Borghild popped a stick of gum in her mouth and chewed hard. "Mother, sister, daughter." Though valkyries needed sexual intercourse to stimulate conception, each new valkyrie was a clone of their mother. "I am a sword. I live to be swung by my master." Her voice held a heavy Norwegian accent.

"Who's your master?" She shaped the words into a sarcastic throwaway. Lives probably depended on provoking the answer. If Dr. Harper wasn't a Descendant, either she was smart enough to discern the truth herself and accept the reality of magic, or smart enough that a Descendant would risk Indigo's wrath to break the Seal and tell her the truth. The criminal who employed these women had power, money, and influence to spare. She needed a name.

"Not you."

"The feds? Like you told Kyle? That's bullshit. Anyone can see that—"

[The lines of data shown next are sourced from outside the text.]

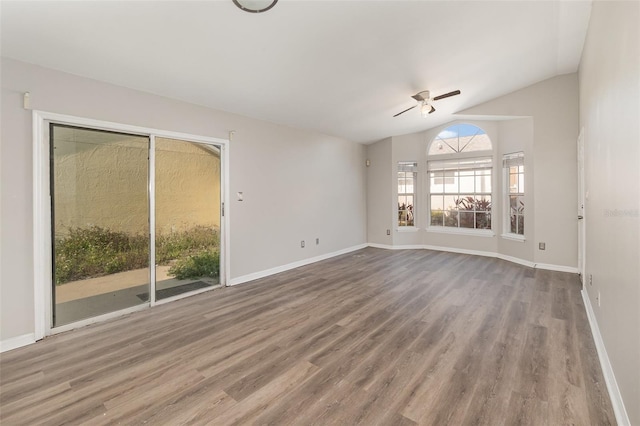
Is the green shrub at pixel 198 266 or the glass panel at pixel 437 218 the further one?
the glass panel at pixel 437 218

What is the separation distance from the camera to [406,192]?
22.9ft

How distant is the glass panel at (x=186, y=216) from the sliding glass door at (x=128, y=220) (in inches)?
0.5

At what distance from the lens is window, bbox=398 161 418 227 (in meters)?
6.88

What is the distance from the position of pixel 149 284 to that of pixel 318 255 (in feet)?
10.3

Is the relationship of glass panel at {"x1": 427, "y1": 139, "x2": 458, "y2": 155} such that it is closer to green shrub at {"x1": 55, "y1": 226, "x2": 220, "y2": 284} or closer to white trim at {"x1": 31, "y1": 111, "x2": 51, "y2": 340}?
green shrub at {"x1": 55, "y1": 226, "x2": 220, "y2": 284}

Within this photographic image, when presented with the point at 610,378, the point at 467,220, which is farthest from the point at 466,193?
the point at 610,378

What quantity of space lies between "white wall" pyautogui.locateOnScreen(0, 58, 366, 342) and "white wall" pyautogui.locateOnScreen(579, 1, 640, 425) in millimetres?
3995

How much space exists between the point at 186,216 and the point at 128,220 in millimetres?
680

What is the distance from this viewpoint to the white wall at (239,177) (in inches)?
97.5

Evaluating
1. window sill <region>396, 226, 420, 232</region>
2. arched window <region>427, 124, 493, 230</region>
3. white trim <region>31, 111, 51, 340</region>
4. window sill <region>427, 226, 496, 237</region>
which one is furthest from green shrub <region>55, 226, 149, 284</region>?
arched window <region>427, 124, 493, 230</region>

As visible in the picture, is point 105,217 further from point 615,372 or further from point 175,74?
point 615,372

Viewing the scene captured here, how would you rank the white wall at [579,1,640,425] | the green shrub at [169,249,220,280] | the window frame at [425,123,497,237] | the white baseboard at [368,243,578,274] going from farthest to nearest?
1. the window frame at [425,123,497,237]
2. the white baseboard at [368,243,578,274]
3. the green shrub at [169,249,220,280]
4. the white wall at [579,1,640,425]

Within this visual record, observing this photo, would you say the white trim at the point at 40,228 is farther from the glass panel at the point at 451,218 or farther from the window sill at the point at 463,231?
the glass panel at the point at 451,218

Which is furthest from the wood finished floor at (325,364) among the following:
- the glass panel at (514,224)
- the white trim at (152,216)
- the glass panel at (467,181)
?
the glass panel at (467,181)
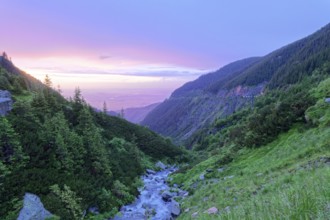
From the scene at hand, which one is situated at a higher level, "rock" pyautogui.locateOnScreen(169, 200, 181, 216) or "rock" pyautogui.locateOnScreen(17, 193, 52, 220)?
"rock" pyautogui.locateOnScreen(17, 193, 52, 220)

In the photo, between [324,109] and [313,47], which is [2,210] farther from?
[313,47]

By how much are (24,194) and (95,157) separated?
31.8ft

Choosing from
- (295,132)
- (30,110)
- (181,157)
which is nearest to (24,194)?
(30,110)

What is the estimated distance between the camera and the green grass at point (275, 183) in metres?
3.96

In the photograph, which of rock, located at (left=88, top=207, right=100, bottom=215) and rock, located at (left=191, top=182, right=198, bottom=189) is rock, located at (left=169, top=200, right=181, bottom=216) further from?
rock, located at (left=88, top=207, right=100, bottom=215)

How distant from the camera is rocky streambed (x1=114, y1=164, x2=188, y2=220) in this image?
2067cm

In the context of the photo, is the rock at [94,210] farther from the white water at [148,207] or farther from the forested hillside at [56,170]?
the white water at [148,207]

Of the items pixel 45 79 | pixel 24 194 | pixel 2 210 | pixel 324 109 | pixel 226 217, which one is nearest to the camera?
pixel 226 217

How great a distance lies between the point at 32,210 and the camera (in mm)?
16344

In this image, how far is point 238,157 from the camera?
29.3 metres

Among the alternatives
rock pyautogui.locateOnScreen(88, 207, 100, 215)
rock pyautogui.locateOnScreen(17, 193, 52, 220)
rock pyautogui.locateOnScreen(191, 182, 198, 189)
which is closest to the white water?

"Desperation blinds people." Dr. Harper sat up, wincing as her bandages moved. "Kyle told us what happened up on the ridge last night. I gave him hope. The only hope he's felt in a long time. You wouldn't want to take that away from him. He thinks he's getting a new life, with a powerful patron to guard him and meaningful work to do. He is. Not in the form he expects, but he is. Most of my fellow scientists labor under the same delusion. They'll learn the truth when our work is complete."

"You shouldn't be telling her this," Borghild said. "Find another candidate. A Russian. Anyone."

"My orders are—"

"She is one of them!"

"I know who she is." Dr. Harper's voice filled with ice. "I know her better than you do. I might even know her better than she does. You aren't the only person who Indigo has hurt. Leave us."